Bij Hakoah bleef het niet bij voetbal alleen. Men ging al snel over op andere sporten en zag zo een verwezenlijking van het muskeljudentum. De club won meerdere prijzen in sporten als worstelen, zwemmen en waterpolo. Hoogtepunt waren enkele worstelmedailles op de Olympische Spelen van 1932. Maar ondanks de successen bleef het antisemitisme hangen bij de tegenstanders. ‘Joodse zwijnen’ en ‘smerige joden’ werden in de eerste decennia nog vaak gebezigd op de voetbalvelden. Maar de wraak van de voetballers van Hakoah Vienna was zoet.

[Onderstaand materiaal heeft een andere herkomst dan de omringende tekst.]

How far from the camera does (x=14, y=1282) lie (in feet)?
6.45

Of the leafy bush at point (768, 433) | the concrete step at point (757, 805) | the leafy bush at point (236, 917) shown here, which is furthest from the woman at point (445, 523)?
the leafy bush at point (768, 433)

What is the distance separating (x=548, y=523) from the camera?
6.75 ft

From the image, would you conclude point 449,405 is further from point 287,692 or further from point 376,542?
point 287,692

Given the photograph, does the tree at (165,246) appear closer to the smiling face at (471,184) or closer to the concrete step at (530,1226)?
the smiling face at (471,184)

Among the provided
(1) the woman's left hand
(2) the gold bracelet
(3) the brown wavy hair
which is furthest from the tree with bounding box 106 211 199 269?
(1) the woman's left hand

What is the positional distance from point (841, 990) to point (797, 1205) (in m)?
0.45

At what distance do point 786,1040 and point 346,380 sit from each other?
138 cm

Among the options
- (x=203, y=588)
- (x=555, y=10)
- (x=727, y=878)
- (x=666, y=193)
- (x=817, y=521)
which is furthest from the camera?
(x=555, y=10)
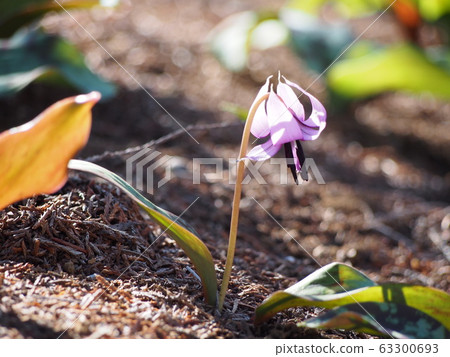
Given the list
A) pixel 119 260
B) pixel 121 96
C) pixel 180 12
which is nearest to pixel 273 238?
pixel 119 260

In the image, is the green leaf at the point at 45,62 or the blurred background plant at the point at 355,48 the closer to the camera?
the green leaf at the point at 45,62

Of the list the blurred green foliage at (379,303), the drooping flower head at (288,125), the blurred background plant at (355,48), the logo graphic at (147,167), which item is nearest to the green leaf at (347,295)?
the blurred green foliage at (379,303)

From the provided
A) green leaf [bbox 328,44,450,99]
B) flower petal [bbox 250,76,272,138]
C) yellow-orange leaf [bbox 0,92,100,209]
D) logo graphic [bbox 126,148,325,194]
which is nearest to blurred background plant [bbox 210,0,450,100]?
green leaf [bbox 328,44,450,99]

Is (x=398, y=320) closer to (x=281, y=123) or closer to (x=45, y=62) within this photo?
(x=281, y=123)

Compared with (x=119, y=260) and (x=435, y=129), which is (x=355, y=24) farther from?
(x=119, y=260)

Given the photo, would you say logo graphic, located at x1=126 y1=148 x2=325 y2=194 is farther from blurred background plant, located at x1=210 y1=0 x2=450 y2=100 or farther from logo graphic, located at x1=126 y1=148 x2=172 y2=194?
blurred background plant, located at x1=210 y1=0 x2=450 y2=100

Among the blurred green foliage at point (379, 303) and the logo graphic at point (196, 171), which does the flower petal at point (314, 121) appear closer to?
Answer: the blurred green foliage at point (379, 303)
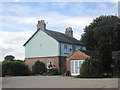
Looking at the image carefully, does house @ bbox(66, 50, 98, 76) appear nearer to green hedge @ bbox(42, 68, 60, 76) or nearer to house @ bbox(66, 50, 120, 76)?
house @ bbox(66, 50, 120, 76)

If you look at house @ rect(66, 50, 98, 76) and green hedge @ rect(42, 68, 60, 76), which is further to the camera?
Answer: green hedge @ rect(42, 68, 60, 76)

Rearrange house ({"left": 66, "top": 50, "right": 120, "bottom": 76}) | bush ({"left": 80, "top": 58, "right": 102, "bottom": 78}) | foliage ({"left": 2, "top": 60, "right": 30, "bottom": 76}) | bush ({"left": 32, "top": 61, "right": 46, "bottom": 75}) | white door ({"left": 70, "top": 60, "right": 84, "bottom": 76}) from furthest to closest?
bush ({"left": 32, "top": 61, "right": 46, "bottom": 75})
foliage ({"left": 2, "top": 60, "right": 30, "bottom": 76})
white door ({"left": 70, "top": 60, "right": 84, "bottom": 76})
house ({"left": 66, "top": 50, "right": 120, "bottom": 76})
bush ({"left": 80, "top": 58, "right": 102, "bottom": 78})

Béla Guttmann als speler van Hakoah Vienna | Foto: Berenberg Verlag

Na eerst een paar jaar op een wat lager niveau te hebben geacteerd, kwam Hakoah aan het begin van de jaren twintig terecht op het hoogste Oostenrijkse voetbalniveau. Het hoogtepunt uit de clubgeschiedenis was in 1925 toen een team met daarin onder andere de latere succescoach Béla Guttmann de eerste landskampioen werd in het Oostenrijkse profvoetbal. In de seizoenen daarna pendelde de club tussen de twee hoogste divisies.

In 1933 werd de politieke situatie voor joden al slechter en vluchtte veel leden naar het buitenland. Na de Anschluss van 1938 was het helemaal over voor de joodse club. Het sportpark werd in beslag genomen door de Duitse bezetters en niet veel later werd de club opgeheven.

De tragiek leert dat vele voormalige spelers de oorlog niet overleefden. Exemplarisch daarvoor was de dood van Löhner- Beda. De oud-voorzitter was ziek geworden, maar moest blijven werken in een concentratiekamp. Dit deed hij volgens een kampbeul niet hard genoeg, waarop deze hem doodsloeg.